The second example was recent. We spotted the same guy, and she suggested that we both talk to his group. I went over to wing-woman, and chatted only with his friends. Most of his friends left and then we were four: me, my Friend, Guy, and Slob (his drunk friend). We were all chatting amicably— it was clear Friend was into Guy. I knew and respected that, and stayed to handle Slob (who mostly loudly drunk-talk-spat in my ear). Yes, sometimes the four of us talked, which included Guy asking me some questions. Friend went to the bathroom, then Slob left, and then there were two.
Friend’s bathroom break was taking a while (I thought there was a line) and I suspected Guy would leave if I left him alone. Thinking that Friend would be bummed about that, I stayed and chatted for what I thought would be a few minutes. She never came back and then I saw that she had earlier texted me “omg this [Guy] sucks.” He and I chatted a bit more — fair, since she left and was not interested, no? — and he was charming.

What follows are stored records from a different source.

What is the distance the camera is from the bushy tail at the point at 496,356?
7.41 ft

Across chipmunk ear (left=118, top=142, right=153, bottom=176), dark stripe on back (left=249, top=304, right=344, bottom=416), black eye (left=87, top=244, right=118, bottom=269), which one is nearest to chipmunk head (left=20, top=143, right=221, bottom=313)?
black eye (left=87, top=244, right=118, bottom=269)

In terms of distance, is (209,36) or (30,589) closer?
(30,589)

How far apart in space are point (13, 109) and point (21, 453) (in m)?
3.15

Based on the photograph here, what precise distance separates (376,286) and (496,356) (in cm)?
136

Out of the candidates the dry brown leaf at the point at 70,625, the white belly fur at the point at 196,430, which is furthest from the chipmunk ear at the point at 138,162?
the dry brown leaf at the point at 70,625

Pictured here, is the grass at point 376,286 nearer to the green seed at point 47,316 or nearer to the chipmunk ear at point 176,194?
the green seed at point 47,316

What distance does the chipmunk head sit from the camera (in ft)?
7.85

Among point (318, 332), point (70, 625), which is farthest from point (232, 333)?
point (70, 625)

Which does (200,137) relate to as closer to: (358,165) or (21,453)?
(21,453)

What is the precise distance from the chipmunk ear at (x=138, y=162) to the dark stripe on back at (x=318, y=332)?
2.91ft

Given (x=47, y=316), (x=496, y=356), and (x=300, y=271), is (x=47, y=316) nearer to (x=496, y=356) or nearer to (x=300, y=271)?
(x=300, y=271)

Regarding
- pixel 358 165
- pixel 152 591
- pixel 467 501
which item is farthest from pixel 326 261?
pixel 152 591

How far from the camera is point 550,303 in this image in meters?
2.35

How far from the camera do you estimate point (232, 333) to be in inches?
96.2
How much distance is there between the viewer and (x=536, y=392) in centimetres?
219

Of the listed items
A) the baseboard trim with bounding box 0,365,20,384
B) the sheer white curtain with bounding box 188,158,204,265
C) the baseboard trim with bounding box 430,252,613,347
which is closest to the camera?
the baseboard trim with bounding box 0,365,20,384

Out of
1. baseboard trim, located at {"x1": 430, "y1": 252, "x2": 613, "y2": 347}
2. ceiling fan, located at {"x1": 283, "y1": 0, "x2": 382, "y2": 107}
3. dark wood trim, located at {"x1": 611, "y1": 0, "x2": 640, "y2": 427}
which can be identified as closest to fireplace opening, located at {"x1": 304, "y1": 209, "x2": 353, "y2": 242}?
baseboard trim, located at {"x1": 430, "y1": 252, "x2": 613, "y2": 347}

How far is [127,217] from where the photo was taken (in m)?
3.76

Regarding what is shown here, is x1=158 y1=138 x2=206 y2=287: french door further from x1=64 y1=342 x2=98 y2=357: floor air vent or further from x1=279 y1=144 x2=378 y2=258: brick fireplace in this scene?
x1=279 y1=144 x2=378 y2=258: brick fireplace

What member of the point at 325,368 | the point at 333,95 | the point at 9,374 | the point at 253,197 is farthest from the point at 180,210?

I didn’t see whatever she thought made him suck. We exchanged numbers, he left. When I found her, I learned that post-bathroom, she had just gone across the bar with other friends to glare at me talking to Guy. Talking with her, she saw me get a text from a random number and (correctly) presumed it was him, and went ballistic that I had “competed” for him. She went on again (déjà vu) about how I am always stealing her guys (even while agreeing that she didn’t want him anyway!). I explained myself and asked why it mattered if she wasn’t into him anyway, but there was no calming her.
I swear these are the only two examples, and you can judge them on whether they are valid. She claims I am the only friend who always competes with her this way. She’s had plenty of other dates, flirtations, boyfriends, and I go for guys totally separate from her friend group. Firsthand-observing friends tell me I haven’t done anything wrong. She persists feeling this way even when she is sober. When I tell calmly her I don’t understand, or don’t understand her aggressive reactions, she says she has more maturity than to fight over guys, and that I am causing all this. Really, isn’t the opposite true?
Recently, she’s also said, “I’ve been happy to invite you out with my friends until now,” as if some of them are not also my friends. The implication is that since I “always” do this, she could just cut me out — a threat I resent. I could just tell her, “Fine, I’ll never talk to this guy again,” but why should I have to? Where is the line? Am I not allowed to talk to any guy she’s ever once had an inkling to find attractive, whether or not she’s currently available or is even interested?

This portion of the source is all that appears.